Sunday, August 5, 2012

Smokey Mexican Black Bean Stew

Are you in need of a quick and easy yet nourishing meal?  If you've stocked up on your 7 Pantry Essentials, you should now have just about everything you need at your fingertips for this recipe.  And, you can literally cook this up in 20 minutes.  How’s that for easy?  Love it!  And for an added bonus, the left overs can be morphed into several other dishes, so you never get bored.  How about Crispy Corn Tostada’s for lunch or adding a scoop right on top of your morning eggs with a little bit of salsa and some Quick and Easy 5-Min Greens?  My husband likes to add the beans on top of organic blue corn chips with Mexican cheese and avocado slices to make enticing homemade Nachos.  Or drain some of the liquid from the stew by using a slotted spoon and use the beans to make homemade burritos.  Post a reply to let me know what you think and get ready to Fiesta it up with this Smokey Mexican Black Bean Stew.  Enjoy.  
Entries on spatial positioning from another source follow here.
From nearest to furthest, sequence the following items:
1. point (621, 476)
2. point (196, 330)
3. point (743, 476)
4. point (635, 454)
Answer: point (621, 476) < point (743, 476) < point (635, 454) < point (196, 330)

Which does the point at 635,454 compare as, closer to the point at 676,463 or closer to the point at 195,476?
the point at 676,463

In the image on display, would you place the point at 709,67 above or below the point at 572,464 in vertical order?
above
Yours In Cooking and In Health,
Siona :)   

Smokey Mexican Black Bean Stew
Here’s a tasty dish that was inspired by my husband, Abdiel.  It can be eaten by itself and topped with polenta crouton , mango salsa and yogurt or put over a bead of quinoa or it can be used to make crispy corn tostada’s or to top your morning eggs. 

Makes 6 servings
Preparation Time: 20-25 minutes

1-2 teaspoons extra-virgin olive oil
1 medium yellow onion, chopped
1½ teaspoons ground cumin
1 teaspoon ground coriander
½ teaspoon smoked chipotle chile powder
½ teaspoon garlic powder
2 cans Eden Food’s no salt added black beans
1 can Muir Glenn’s Fire Roasted Diced Tomatoes (with or without jalapenos)
1.5-2 teaspoon sea salt, plus more to taste
1 cup frozen sweet corn
¼-1/2 cup fresh squeezed lime juice
¼ cup chopped fresh Italian flat-leaf parsley (optional)
Yogurt or cultured sour cream (optional garnish)
Mango or Tomato Salsa (optional garnish)

Heat a 4-quart stock pot on medium to medium-high heat and caramelize onions for about 10 minutes, only stirring occasionally.  Add cumin, coriander, chipotle, garlic and stir and heat spices for 1-2 minutes until they become aromatic.  Drain one can of black beans and reserve the liquid from the 2nd can and add to onion and spice mixture.  Add tomatoes and salt and stir to incorporate.  Cover and simmer stew for 10-15 minutes for flavors to merry.  Add corn and cook for another two minutes.  Turn off heat, add lime juice and parsley and enjoy!